Beaucoup de choses sont excellentes : les dialogues très fignolés sont pleins de malices, les acteurs sont tous charismatiques (Paul Meurisse et Charles Vanel balancent sévère, Sami Frey et B.B. sont habités par leur rôles), la reconstitution de la cour d’assise est soignée.

Évidement, à certains moments, nous avons plus le sentiment de nous trouvez au théâtre ou devant un roman qu’au cinéma, mais la construction du récit en flashback, rendant du même coup le film si dense que l’on ne peut pas s’ennuyer, ni même d’ailleurs relâcher son attention une seule minute, fait un peu oublier cette couleur « littéraire » qui fait partie des tares critiquées en ces années soixante par la Nouvelle Vague, et qui est une tradition propre à l’académisme cinématographique français de l’époque que l’on serait finalement très satisfait de voir ressurgir sur les écrans de cinéma d’aujourd’hui !
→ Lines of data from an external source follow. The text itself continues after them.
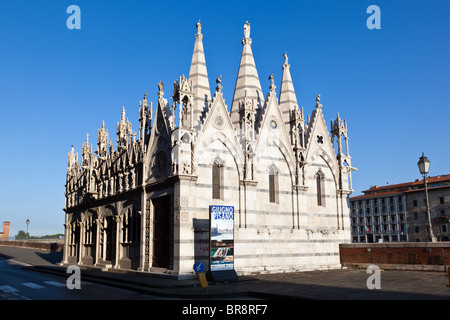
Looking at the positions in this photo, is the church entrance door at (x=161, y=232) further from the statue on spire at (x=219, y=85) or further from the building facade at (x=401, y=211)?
the building facade at (x=401, y=211)

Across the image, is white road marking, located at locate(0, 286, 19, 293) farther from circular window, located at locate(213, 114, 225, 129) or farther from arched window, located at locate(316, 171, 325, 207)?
arched window, located at locate(316, 171, 325, 207)

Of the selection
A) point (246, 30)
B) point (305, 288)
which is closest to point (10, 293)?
point (305, 288)

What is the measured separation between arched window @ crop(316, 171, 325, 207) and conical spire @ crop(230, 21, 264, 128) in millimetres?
6616

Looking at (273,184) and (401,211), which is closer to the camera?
(273,184)

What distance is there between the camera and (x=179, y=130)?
76.7ft

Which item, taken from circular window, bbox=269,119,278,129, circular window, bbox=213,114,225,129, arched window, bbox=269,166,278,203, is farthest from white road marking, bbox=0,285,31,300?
circular window, bbox=269,119,278,129

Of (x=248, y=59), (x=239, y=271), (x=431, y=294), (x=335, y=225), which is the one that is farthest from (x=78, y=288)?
(x=248, y=59)

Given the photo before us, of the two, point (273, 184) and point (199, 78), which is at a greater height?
point (199, 78)

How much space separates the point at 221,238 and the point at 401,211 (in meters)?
86.8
Ainsi donc, face à ce rythme effréné, il faudra se montrer très attentif pour apprécier à leurs justes valeurs tous les moments de bravoure de ce film, que ce soit la joute impitoyable, mais quelques peu puérile, des deux avocats devant la cour d’assises ou les impertinences, avec toujours un fond de mélancolie, de la jeunesse du quartier Saint-Germain-des-Prés, ou pour appréhender les moindres ressorts de ce procès dont l’enjeu est somme toute assez simple, puisqu’il s’agira de prouver qu’elle (B.B.) était ou n’était pas véritablement amoureuse au moment de son meurtre.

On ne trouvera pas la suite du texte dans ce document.